Another great aunt ruled her household from her armchair like a tyrant, forbidding her retired husband from remaining at home during the day, refusing to countenance “old men sitting around in the house”. He wasn’t bothered. He could sometimes be found in the garden having a crafty smoke and mocking his father-in-law’s red ensign visible a few houses away across the snicket – he always referred to him as ‘old Hindenburg’. Meanwhile, my great aunt did sit around the house with swollen legs while her unmarried son went out to earn the money, and her daughter, whose marriage had broken down under tragic circumstances, cleaned and shopped in skivvying servitude until driven to an early death from heart failure. The house had an oppressive, opprobrious atmosphere, and I was always glad when visiting was over and I could climb back on to my dad’s crossbar and escape.

Public park sand pit 1954
The sprawling weed-strewn sand pit at the local park, 1954

But our best destination was the local park which, in the days before their removal was necessitated by broken glass, dog dirt and other consequences of negligence, indifference and gratuitous vandalism, had a sprawling, weed-strewn sand pit and sizeable yachting lake. I preferred bucket and spade in the sand, but my dad undoubtedly took me there to sail our toy yacht on the ‘park pond’ as he called it. That was his playtime as much as  mine. He would set the sails, push it off from one side of the lake, and then walk round to collect it at the other. Sometimes it would stay in the middle for ages, blown first one way, then the other, and then become becalmed in the doldrums.

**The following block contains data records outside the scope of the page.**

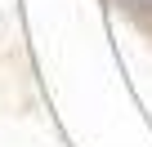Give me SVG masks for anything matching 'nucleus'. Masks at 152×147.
<instances>
[{
  "label": "nucleus",
  "instance_id": "1",
  "mask_svg": "<svg viewBox=\"0 0 152 147\" xmlns=\"http://www.w3.org/2000/svg\"><path fill=\"white\" fill-rule=\"evenodd\" d=\"M116 5H121L125 14H134V18H148V14H152V0H116Z\"/></svg>",
  "mask_w": 152,
  "mask_h": 147
}]
</instances>
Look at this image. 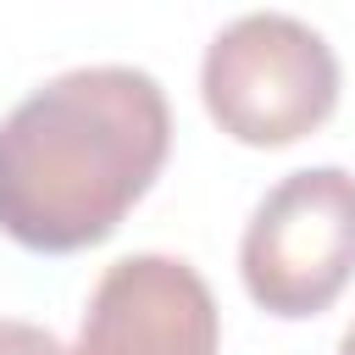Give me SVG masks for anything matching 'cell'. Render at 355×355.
<instances>
[{"mask_svg":"<svg viewBox=\"0 0 355 355\" xmlns=\"http://www.w3.org/2000/svg\"><path fill=\"white\" fill-rule=\"evenodd\" d=\"M166 150L172 105L144 67H72L0 116V233L33 255L105 244Z\"/></svg>","mask_w":355,"mask_h":355,"instance_id":"obj_1","label":"cell"},{"mask_svg":"<svg viewBox=\"0 0 355 355\" xmlns=\"http://www.w3.org/2000/svg\"><path fill=\"white\" fill-rule=\"evenodd\" d=\"M200 100L227 139L283 150L338 111V55L288 11H244L205 44Z\"/></svg>","mask_w":355,"mask_h":355,"instance_id":"obj_2","label":"cell"},{"mask_svg":"<svg viewBox=\"0 0 355 355\" xmlns=\"http://www.w3.org/2000/svg\"><path fill=\"white\" fill-rule=\"evenodd\" d=\"M239 277L266 316H322L355 277V172L300 166L277 178L244 222Z\"/></svg>","mask_w":355,"mask_h":355,"instance_id":"obj_3","label":"cell"},{"mask_svg":"<svg viewBox=\"0 0 355 355\" xmlns=\"http://www.w3.org/2000/svg\"><path fill=\"white\" fill-rule=\"evenodd\" d=\"M222 311L178 255H122L100 272L67 355H216Z\"/></svg>","mask_w":355,"mask_h":355,"instance_id":"obj_4","label":"cell"},{"mask_svg":"<svg viewBox=\"0 0 355 355\" xmlns=\"http://www.w3.org/2000/svg\"><path fill=\"white\" fill-rule=\"evenodd\" d=\"M0 355H67V349L50 327L22 322V316H0Z\"/></svg>","mask_w":355,"mask_h":355,"instance_id":"obj_5","label":"cell"},{"mask_svg":"<svg viewBox=\"0 0 355 355\" xmlns=\"http://www.w3.org/2000/svg\"><path fill=\"white\" fill-rule=\"evenodd\" d=\"M338 355H355V322L344 327V338H338Z\"/></svg>","mask_w":355,"mask_h":355,"instance_id":"obj_6","label":"cell"}]
</instances>
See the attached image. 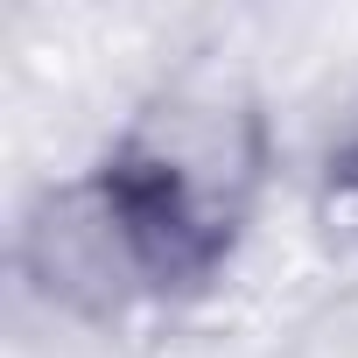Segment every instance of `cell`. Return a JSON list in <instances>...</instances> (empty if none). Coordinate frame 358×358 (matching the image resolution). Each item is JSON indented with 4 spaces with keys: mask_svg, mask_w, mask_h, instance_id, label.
Here are the masks:
<instances>
[{
    "mask_svg": "<svg viewBox=\"0 0 358 358\" xmlns=\"http://www.w3.org/2000/svg\"><path fill=\"white\" fill-rule=\"evenodd\" d=\"M267 183V113L225 64L169 78L106 162L50 197L29 225V274L71 309L113 316L127 302L204 295L246 239Z\"/></svg>",
    "mask_w": 358,
    "mask_h": 358,
    "instance_id": "obj_1",
    "label": "cell"
},
{
    "mask_svg": "<svg viewBox=\"0 0 358 358\" xmlns=\"http://www.w3.org/2000/svg\"><path fill=\"white\" fill-rule=\"evenodd\" d=\"M316 218L330 239L358 246V120H344L323 148V169H316Z\"/></svg>",
    "mask_w": 358,
    "mask_h": 358,
    "instance_id": "obj_2",
    "label": "cell"
}]
</instances>
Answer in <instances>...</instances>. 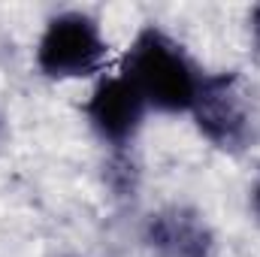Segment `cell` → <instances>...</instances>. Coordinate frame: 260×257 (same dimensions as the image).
I'll use <instances>...</instances> for the list:
<instances>
[{"instance_id":"cell-5","label":"cell","mask_w":260,"mask_h":257,"mask_svg":"<svg viewBox=\"0 0 260 257\" xmlns=\"http://www.w3.org/2000/svg\"><path fill=\"white\" fill-rule=\"evenodd\" d=\"M151 233H154V239L160 245H170L179 257H200L203 254V245H206L200 227L191 224L188 218H182V215L160 218L157 221V230L151 227Z\"/></svg>"},{"instance_id":"cell-2","label":"cell","mask_w":260,"mask_h":257,"mask_svg":"<svg viewBox=\"0 0 260 257\" xmlns=\"http://www.w3.org/2000/svg\"><path fill=\"white\" fill-rule=\"evenodd\" d=\"M106 55L109 46L100 34L97 18L76 9L55 15L37 43V67L49 79L94 76L103 67Z\"/></svg>"},{"instance_id":"cell-6","label":"cell","mask_w":260,"mask_h":257,"mask_svg":"<svg viewBox=\"0 0 260 257\" xmlns=\"http://www.w3.org/2000/svg\"><path fill=\"white\" fill-rule=\"evenodd\" d=\"M251 209H254V215L260 218V179H257V185L251 188Z\"/></svg>"},{"instance_id":"cell-1","label":"cell","mask_w":260,"mask_h":257,"mask_svg":"<svg viewBox=\"0 0 260 257\" xmlns=\"http://www.w3.org/2000/svg\"><path fill=\"white\" fill-rule=\"evenodd\" d=\"M121 73L136 85L148 109L160 112H191L206 79L188 52L157 27L136 34Z\"/></svg>"},{"instance_id":"cell-7","label":"cell","mask_w":260,"mask_h":257,"mask_svg":"<svg viewBox=\"0 0 260 257\" xmlns=\"http://www.w3.org/2000/svg\"><path fill=\"white\" fill-rule=\"evenodd\" d=\"M251 24H254V34H257V40H260V6L254 9V15H251Z\"/></svg>"},{"instance_id":"cell-3","label":"cell","mask_w":260,"mask_h":257,"mask_svg":"<svg viewBox=\"0 0 260 257\" xmlns=\"http://www.w3.org/2000/svg\"><path fill=\"white\" fill-rule=\"evenodd\" d=\"M191 112L200 121V130L221 148H239L248 139V112L233 73L206 76Z\"/></svg>"},{"instance_id":"cell-4","label":"cell","mask_w":260,"mask_h":257,"mask_svg":"<svg viewBox=\"0 0 260 257\" xmlns=\"http://www.w3.org/2000/svg\"><path fill=\"white\" fill-rule=\"evenodd\" d=\"M85 112H88L91 127L97 130V136L103 142L124 145L136 136V130L142 127L148 103L142 100V94L136 91V85L127 76L118 73V76H106L94 88Z\"/></svg>"}]
</instances>
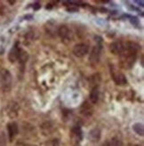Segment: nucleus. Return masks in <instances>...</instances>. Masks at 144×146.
Returning <instances> with one entry per match:
<instances>
[{
    "label": "nucleus",
    "instance_id": "nucleus-1",
    "mask_svg": "<svg viewBox=\"0 0 144 146\" xmlns=\"http://www.w3.org/2000/svg\"><path fill=\"white\" fill-rule=\"evenodd\" d=\"M140 46L132 41L124 43V50L120 55V65L124 69H131L136 61Z\"/></svg>",
    "mask_w": 144,
    "mask_h": 146
},
{
    "label": "nucleus",
    "instance_id": "nucleus-2",
    "mask_svg": "<svg viewBox=\"0 0 144 146\" xmlns=\"http://www.w3.org/2000/svg\"><path fill=\"white\" fill-rule=\"evenodd\" d=\"M0 81L1 86L5 92H8L12 87V75L6 69L0 70Z\"/></svg>",
    "mask_w": 144,
    "mask_h": 146
},
{
    "label": "nucleus",
    "instance_id": "nucleus-3",
    "mask_svg": "<svg viewBox=\"0 0 144 146\" xmlns=\"http://www.w3.org/2000/svg\"><path fill=\"white\" fill-rule=\"evenodd\" d=\"M110 73L114 82L118 86H125L127 84V79L126 76L121 71L115 69L113 66H110Z\"/></svg>",
    "mask_w": 144,
    "mask_h": 146
},
{
    "label": "nucleus",
    "instance_id": "nucleus-4",
    "mask_svg": "<svg viewBox=\"0 0 144 146\" xmlns=\"http://www.w3.org/2000/svg\"><path fill=\"white\" fill-rule=\"evenodd\" d=\"M102 45H100V41L99 42V44H97L96 46H93L92 53L90 54V58L89 61L91 62V63L92 65L97 64L100 61V52H102Z\"/></svg>",
    "mask_w": 144,
    "mask_h": 146
},
{
    "label": "nucleus",
    "instance_id": "nucleus-5",
    "mask_svg": "<svg viewBox=\"0 0 144 146\" xmlns=\"http://www.w3.org/2000/svg\"><path fill=\"white\" fill-rule=\"evenodd\" d=\"M88 53V46L85 44H78L73 48V54L77 57H83Z\"/></svg>",
    "mask_w": 144,
    "mask_h": 146
},
{
    "label": "nucleus",
    "instance_id": "nucleus-6",
    "mask_svg": "<svg viewBox=\"0 0 144 146\" xmlns=\"http://www.w3.org/2000/svg\"><path fill=\"white\" fill-rule=\"evenodd\" d=\"M20 50L21 49L19 47L18 43H16L15 45L13 46V47L11 49V51L9 52V54H8V60L11 62H14L18 61L19 55H20Z\"/></svg>",
    "mask_w": 144,
    "mask_h": 146
},
{
    "label": "nucleus",
    "instance_id": "nucleus-7",
    "mask_svg": "<svg viewBox=\"0 0 144 146\" xmlns=\"http://www.w3.org/2000/svg\"><path fill=\"white\" fill-rule=\"evenodd\" d=\"M58 33L61 38L65 41H69L72 38V33L67 26H61L59 28Z\"/></svg>",
    "mask_w": 144,
    "mask_h": 146
},
{
    "label": "nucleus",
    "instance_id": "nucleus-8",
    "mask_svg": "<svg viewBox=\"0 0 144 146\" xmlns=\"http://www.w3.org/2000/svg\"><path fill=\"white\" fill-rule=\"evenodd\" d=\"M124 50V43H122L120 41L114 42L110 45V52L113 54L119 55Z\"/></svg>",
    "mask_w": 144,
    "mask_h": 146
},
{
    "label": "nucleus",
    "instance_id": "nucleus-9",
    "mask_svg": "<svg viewBox=\"0 0 144 146\" xmlns=\"http://www.w3.org/2000/svg\"><path fill=\"white\" fill-rule=\"evenodd\" d=\"M18 111H19V106L14 102H12L7 106V114H8L10 118H15L18 114Z\"/></svg>",
    "mask_w": 144,
    "mask_h": 146
},
{
    "label": "nucleus",
    "instance_id": "nucleus-10",
    "mask_svg": "<svg viewBox=\"0 0 144 146\" xmlns=\"http://www.w3.org/2000/svg\"><path fill=\"white\" fill-rule=\"evenodd\" d=\"M7 130H8V135H9V139L12 141L13 137L18 134V126L16 123L12 122L7 125Z\"/></svg>",
    "mask_w": 144,
    "mask_h": 146
},
{
    "label": "nucleus",
    "instance_id": "nucleus-11",
    "mask_svg": "<svg viewBox=\"0 0 144 146\" xmlns=\"http://www.w3.org/2000/svg\"><path fill=\"white\" fill-rule=\"evenodd\" d=\"M71 136L74 140H76L77 142H80L83 138V132H82L81 127L78 126L74 127L73 129L71 130Z\"/></svg>",
    "mask_w": 144,
    "mask_h": 146
},
{
    "label": "nucleus",
    "instance_id": "nucleus-12",
    "mask_svg": "<svg viewBox=\"0 0 144 146\" xmlns=\"http://www.w3.org/2000/svg\"><path fill=\"white\" fill-rule=\"evenodd\" d=\"M99 96H100V91H99V86H95L91 91L90 94V102L92 104H95L99 100Z\"/></svg>",
    "mask_w": 144,
    "mask_h": 146
},
{
    "label": "nucleus",
    "instance_id": "nucleus-13",
    "mask_svg": "<svg viewBox=\"0 0 144 146\" xmlns=\"http://www.w3.org/2000/svg\"><path fill=\"white\" fill-rule=\"evenodd\" d=\"M89 137L91 138V140L92 142H98L100 138V131L98 128H94L92 129L90 134H89Z\"/></svg>",
    "mask_w": 144,
    "mask_h": 146
},
{
    "label": "nucleus",
    "instance_id": "nucleus-14",
    "mask_svg": "<svg viewBox=\"0 0 144 146\" xmlns=\"http://www.w3.org/2000/svg\"><path fill=\"white\" fill-rule=\"evenodd\" d=\"M133 131H134L136 134H138L139 135L143 136L144 127H143V125H142L141 123H135V124H133Z\"/></svg>",
    "mask_w": 144,
    "mask_h": 146
},
{
    "label": "nucleus",
    "instance_id": "nucleus-15",
    "mask_svg": "<svg viewBox=\"0 0 144 146\" xmlns=\"http://www.w3.org/2000/svg\"><path fill=\"white\" fill-rule=\"evenodd\" d=\"M28 58V53L25 52V51H23V50H20V55H19V59H18L20 62V63L24 64L27 62Z\"/></svg>",
    "mask_w": 144,
    "mask_h": 146
},
{
    "label": "nucleus",
    "instance_id": "nucleus-16",
    "mask_svg": "<svg viewBox=\"0 0 144 146\" xmlns=\"http://www.w3.org/2000/svg\"><path fill=\"white\" fill-rule=\"evenodd\" d=\"M81 113L85 116H90L92 114V110L89 105H86V103H85L81 107Z\"/></svg>",
    "mask_w": 144,
    "mask_h": 146
},
{
    "label": "nucleus",
    "instance_id": "nucleus-17",
    "mask_svg": "<svg viewBox=\"0 0 144 146\" xmlns=\"http://www.w3.org/2000/svg\"><path fill=\"white\" fill-rule=\"evenodd\" d=\"M110 146H124V144H123V142H122L120 139H118V138H117V137H115L111 141Z\"/></svg>",
    "mask_w": 144,
    "mask_h": 146
},
{
    "label": "nucleus",
    "instance_id": "nucleus-18",
    "mask_svg": "<svg viewBox=\"0 0 144 146\" xmlns=\"http://www.w3.org/2000/svg\"><path fill=\"white\" fill-rule=\"evenodd\" d=\"M5 136L4 133H1V135H0V146H5Z\"/></svg>",
    "mask_w": 144,
    "mask_h": 146
},
{
    "label": "nucleus",
    "instance_id": "nucleus-19",
    "mask_svg": "<svg viewBox=\"0 0 144 146\" xmlns=\"http://www.w3.org/2000/svg\"><path fill=\"white\" fill-rule=\"evenodd\" d=\"M33 7H34V9H35V10H38V9L40 8V4H39V3H36V4L34 5Z\"/></svg>",
    "mask_w": 144,
    "mask_h": 146
},
{
    "label": "nucleus",
    "instance_id": "nucleus-20",
    "mask_svg": "<svg viewBox=\"0 0 144 146\" xmlns=\"http://www.w3.org/2000/svg\"><path fill=\"white\" fill-rule=\"evenodd\" d=\"M17 146H26V145H24V144H21V143H19V144H17Z\"/></svg>",
    "mask_w": 144,
    "mask_h": 146
},
{
    "label": "nucleus",
    "instance_id": "nucleus-21",
    "mask_svg": "<svg viewBox=\"0 0 144 146\" xmlns=\"http://www.w3.org/2000/svg\"><path fill=\"white\" fill-rule=\"evenodd\" d=\"M137 146H139V145H137Z\"/></svg>",
    "mask_w": 144,
    "mask_h": 146
}]
</instances>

One day the pond had been drained for cleaning leaving only a couple of inches of water. I took off my shoes and socks for a paddle, slipped flat on my back, and we had to go straight home. On another occasion when the water was low, we set a clockwork launch to cross, but it sank in the middle. My dad waded in to get it, the water splish sploshing over the tops of his boots. Back home, he left it on the mantlepiece to dry. The next day, when he was at work, my mother was startled to see a tiny frog watching her from the cabin of the boat. It frightened her so much she had to run for a neighbour to deal with it.

Eventually I learned to ride my own two-wheeler and followed behind, my place on the crossbar seat taken by my brother. It was never the same again.